Armenian freestyle wrestler

Aram Margaryan (Արամ Մարգարյան, born 27 March 1974) is a retired Armenian Freestyle wrestler. He is a World Champion, winning the gold medal in 2002. Margaryan was awarded the Honored Master of Sports of Armenia title in 2009.

==Biography==
Aram Margaryan was born on 27 March 1974 in Yerevan, Soviet Armenia. He began freestyle wrestling under Andranik Aroyan and Norayr Serobian. Margaryan was included in the USSR junior freestyle wrestling team in 1991. After the collapse of the Soviet Union, Margaryan stood under the flag of his native Armenia. He soon joined the Armenian espoir freestyle wrestling team in 1992. Margaryan became an Espoir European Champion in 1994. At the age of 21, Margaryan became a member of the Armenian national freestyle wrestling team.

Margaryan won a gold medal at the 2002 World Wrestling Championships in Tehran. This was the greatest success of his career. He was named Sportsman of the Year by Armenian sports reporters for his performance. Margaryan is only the second World Wrestling Champion in freestyle wrestling from the independent Republic of Armenia, after Arayik Gevorgyan.

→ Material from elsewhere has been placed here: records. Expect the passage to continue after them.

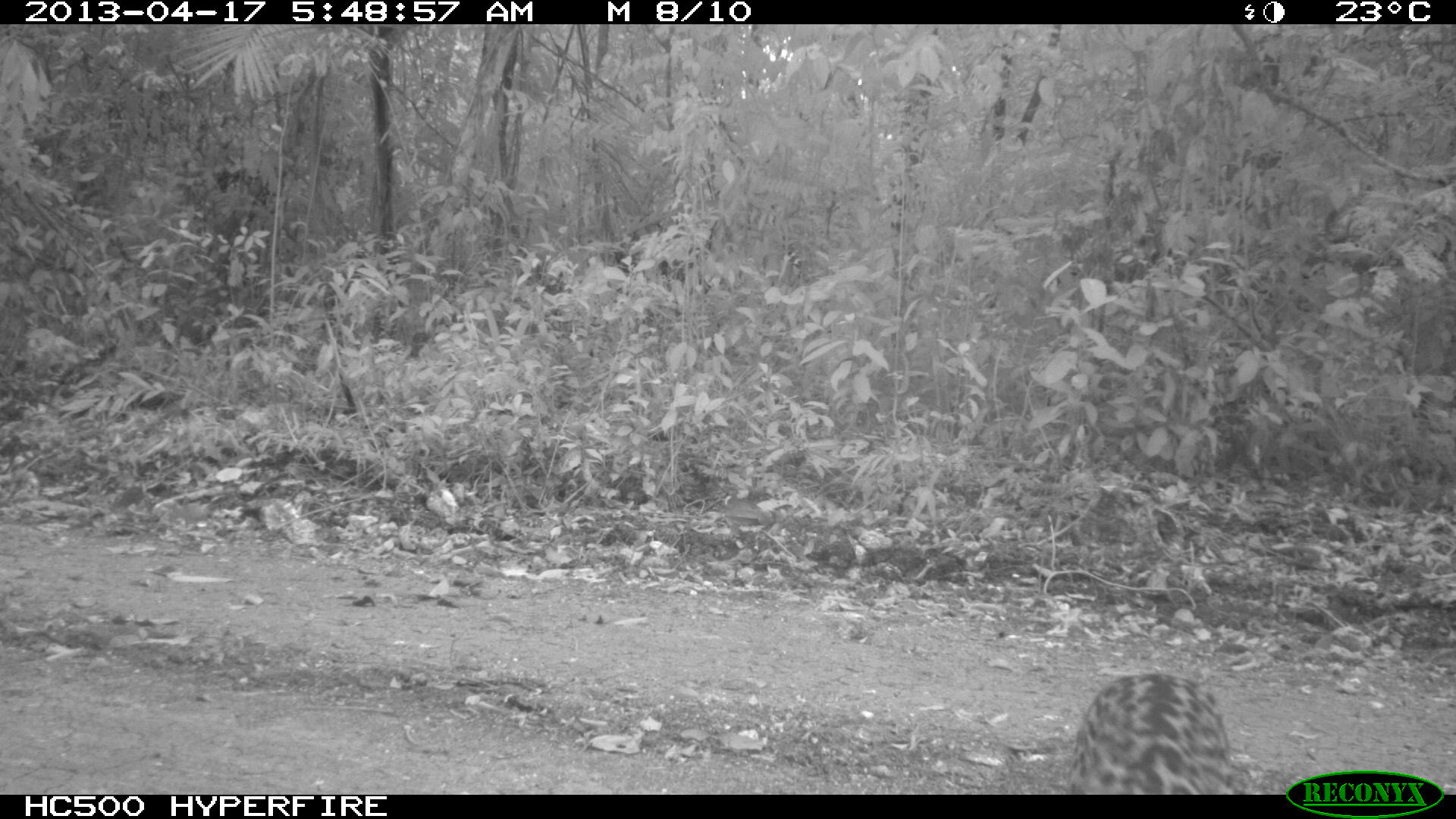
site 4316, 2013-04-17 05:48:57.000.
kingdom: Animalia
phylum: Chordata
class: Mammalia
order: Carnivora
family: Felidae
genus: Leopardus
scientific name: Leopardus pardalis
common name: ocelot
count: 1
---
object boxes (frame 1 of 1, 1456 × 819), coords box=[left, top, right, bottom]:
leopardus pardalis: box=[1066, 671, 1232, 794]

In 2003, Aram Margaryan ended his wrestling career and began working as a coach. For several years he was the head coach of the Armenian junior and senior freestyle wrestling teams. He was succeeded by Avetik Vardanyan. Margaryan later worked at the Yerevan Olympic sports college. On 5 October 2010, the college was visited by National Olympic Committee of Armenia President Gagik Tsarukyan, who praised the work of the college teaching staff. For the significant contribution to the development of physical culture and sports, Tsarukyan awarded Margaryan the Hrant Shahinyan Medal of the National Olympic Committee of Armenia.